I didn’t have much opportunity to learn about the history of Fukoka City itself but I did learn a few interesting things. Fukuoka was originally two different cities: Fukoka and Hakata (博多). These two cities were separated by the Nakasu River (中洲川) with Fukuoka to the West and Hakata to the East. Today Hakata is part of Fukuoka City but the eastern half is still called Hakata. I walked along the Nakasu River quite a bit over the weekend and the photos I have don’t quite do it justice.

Placeholder: Nakasu River Photo

At night, along the river there’s about a dozen small “tents” for Ramen, Yakitori, and other delicious-but-unhealthy food. Unfortunately, they all allowed smoking so I opted to pass on what could have been a good time. Sorry that this photo is blurry, but I kept trying to walk while taking this photo so I wouldn’t get in the way of the locals.

Placeholder: Food Tent Photo

In the past, Fukuoka was the residential area for the Samurai class; Hakata, the mercantiles. (is that the right word?). In Japan, these two groups historically didn’t get along but Fukuoka’s Samurai, largely due to the geographical separation, were able to not-be-jerks to the merchants of Hakata Instead they would just buy their goods and services like restaurants.

Speaking of food, the “Fukuoka dish” is ramen. Specifically “Hakata Style” which is very hearty (re: fatty & oily) and a bit spicy (by Japanese standards, ie: not very). The only ramen I sampled happened to be a chain restaurant (whoops!) but it was still very good!

Placeholder: Ramen Photo

Arguably my favorite part of the trip was exploring the ruins of Fukuoka Castle. I didn’t know it existed until I looked at my phone’s map on Saturday morning. When I read “Fukuoka Castle Ruins,” I immediately knew where I’d spend half my day.

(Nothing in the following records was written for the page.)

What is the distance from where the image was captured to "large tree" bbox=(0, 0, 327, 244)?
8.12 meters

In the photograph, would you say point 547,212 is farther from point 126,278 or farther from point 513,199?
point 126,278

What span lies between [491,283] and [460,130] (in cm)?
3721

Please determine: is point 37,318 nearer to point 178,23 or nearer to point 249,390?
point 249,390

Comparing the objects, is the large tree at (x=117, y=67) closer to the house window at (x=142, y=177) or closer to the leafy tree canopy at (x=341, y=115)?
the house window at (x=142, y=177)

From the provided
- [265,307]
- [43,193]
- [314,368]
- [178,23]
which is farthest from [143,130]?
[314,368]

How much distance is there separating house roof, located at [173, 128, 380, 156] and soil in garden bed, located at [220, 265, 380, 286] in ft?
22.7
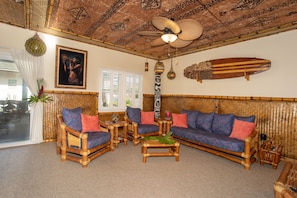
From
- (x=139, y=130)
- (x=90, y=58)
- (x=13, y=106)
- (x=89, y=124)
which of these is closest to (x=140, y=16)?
(x=90, y=58)

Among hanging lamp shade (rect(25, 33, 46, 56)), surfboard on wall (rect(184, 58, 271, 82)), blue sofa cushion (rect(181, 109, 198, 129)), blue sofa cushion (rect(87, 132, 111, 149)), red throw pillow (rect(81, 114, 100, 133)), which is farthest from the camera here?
blue sofa cushion (rect(181, 109, 198, 129))

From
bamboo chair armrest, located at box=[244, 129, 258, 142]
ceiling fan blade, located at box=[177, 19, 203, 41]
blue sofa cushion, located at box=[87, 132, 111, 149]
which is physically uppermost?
ceiling fan blade, located at box=[177, 19, 203, 41]

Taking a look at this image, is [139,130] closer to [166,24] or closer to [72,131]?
[72,131]

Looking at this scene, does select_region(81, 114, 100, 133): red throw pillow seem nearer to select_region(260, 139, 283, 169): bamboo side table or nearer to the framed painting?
the framed painting

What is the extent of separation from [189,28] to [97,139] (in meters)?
2.66

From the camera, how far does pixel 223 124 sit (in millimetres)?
3916

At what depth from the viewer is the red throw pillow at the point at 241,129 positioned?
11.1ft

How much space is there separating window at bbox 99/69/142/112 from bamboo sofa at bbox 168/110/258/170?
6.35ft

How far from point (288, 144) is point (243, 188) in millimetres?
1957

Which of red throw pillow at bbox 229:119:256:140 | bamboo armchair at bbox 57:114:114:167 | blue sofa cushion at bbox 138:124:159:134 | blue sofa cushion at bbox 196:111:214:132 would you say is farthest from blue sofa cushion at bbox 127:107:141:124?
red throw pillow at bbox 229:119:256:140

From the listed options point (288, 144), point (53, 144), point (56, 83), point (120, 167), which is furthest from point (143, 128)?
point (288, 144)

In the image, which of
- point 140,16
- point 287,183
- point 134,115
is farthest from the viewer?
point 134,115

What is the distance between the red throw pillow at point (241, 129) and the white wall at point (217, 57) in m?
0.92

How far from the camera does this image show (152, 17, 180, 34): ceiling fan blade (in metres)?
2.29
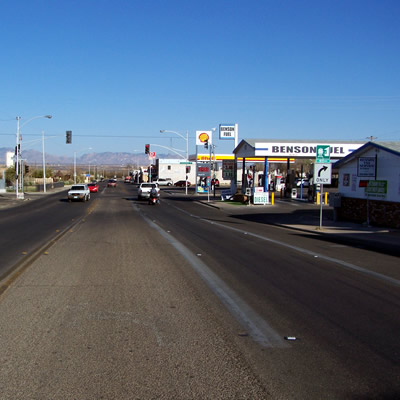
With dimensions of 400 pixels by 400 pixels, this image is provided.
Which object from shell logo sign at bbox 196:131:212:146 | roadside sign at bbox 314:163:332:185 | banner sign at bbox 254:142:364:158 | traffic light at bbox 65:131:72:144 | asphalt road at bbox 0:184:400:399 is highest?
shell logo sign at bbox 196:131:212:146

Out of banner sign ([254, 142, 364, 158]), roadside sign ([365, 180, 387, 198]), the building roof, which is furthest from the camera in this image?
banner sign ([254, 142, 364, 158])

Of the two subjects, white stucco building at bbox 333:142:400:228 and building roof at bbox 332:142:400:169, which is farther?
Answer: building roof at bbox 332:142:400:169

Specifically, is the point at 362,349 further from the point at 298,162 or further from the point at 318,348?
the point at 298,162

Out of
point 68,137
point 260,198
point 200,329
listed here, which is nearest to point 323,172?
point 200,329

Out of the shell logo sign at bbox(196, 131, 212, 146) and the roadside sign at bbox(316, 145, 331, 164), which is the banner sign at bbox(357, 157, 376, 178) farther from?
the shell logo sign at bbox(196, 131, 212, 146)

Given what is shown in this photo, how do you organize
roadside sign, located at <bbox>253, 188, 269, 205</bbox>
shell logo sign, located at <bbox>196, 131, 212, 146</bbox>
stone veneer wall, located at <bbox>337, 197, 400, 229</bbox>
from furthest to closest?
shell logo sign, located at <bbox>196, 131, 212, 146</bbox> → roadside sign, located at <bbox>253, 188, 269, 205</bbox> → stone veneer wall, located at <bbox>337, 197, 400, 229</bbox>

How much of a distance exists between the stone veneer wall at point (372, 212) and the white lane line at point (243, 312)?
14.4 m

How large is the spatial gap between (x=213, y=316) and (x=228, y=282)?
8.50ft

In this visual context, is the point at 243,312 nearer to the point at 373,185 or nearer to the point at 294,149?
the point at 373,185

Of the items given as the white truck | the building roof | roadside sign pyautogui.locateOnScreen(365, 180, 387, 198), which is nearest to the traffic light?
the white truck

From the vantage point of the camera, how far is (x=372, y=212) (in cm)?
2530

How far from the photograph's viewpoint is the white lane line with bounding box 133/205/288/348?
6197 millimetres

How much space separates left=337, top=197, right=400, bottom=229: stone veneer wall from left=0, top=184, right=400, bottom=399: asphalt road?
430 inches

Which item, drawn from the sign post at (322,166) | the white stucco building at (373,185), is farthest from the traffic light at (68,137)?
the sign post at (322,166)
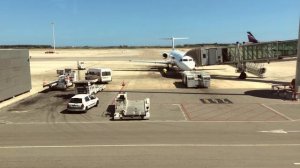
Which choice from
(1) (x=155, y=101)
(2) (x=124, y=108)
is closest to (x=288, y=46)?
(1) (x=155, y=101)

After a 40 minute walk, I came across the ruins which are now preserved as a national park and recreation area. I noticed soccer fields, tennis courts, and small open fields (where I saw people flying kites) surround the deceptively large ruins. I navigated through the tall stone walls and was delighted to see the Cherry Blossom trees were starting to bud in the castle grounds.

Placeholder: Cherry Blossom Photo

As it turns out in Feudal Japan, castles were basically small villages housing lords, nobility, and pretty much whoever the castle ruler wanted nearby. The more important people were higher up the castle grounds. At the top I experienced some of my favorite views overlooking the nearby Ohori Park (大濠公園). “Ohori” is Japanese for moat and the park lives up to the name. About half of the park is a really big lake which you can see part of below!

Placeholder: Castle View Photo

I had a fantastic time walking around both Fukuoka and Hakata. I surprised maybe four or five people with my Japanese. One local was so impressed he took a photo with me. Most would say with “Wow, you’re Japanese is great!” but I brought them back down to Earth by replying “not really, I’m at the level of a two-year old.” It’s a bit of a canned phrase I’ve developed here but I still appreciated the reply from a man who joked “No, you’re more like a three-year old!”

That’s all from me for now. You’ll be hearing more about my primary adventure in Fukuoka another time! Please enjoy one of the last photos I took: a view of the ocean from the tip of Northwestern Hakata.

Placeholder: Port Photo

It’s the closest I’ve ever been to the continent of Asia!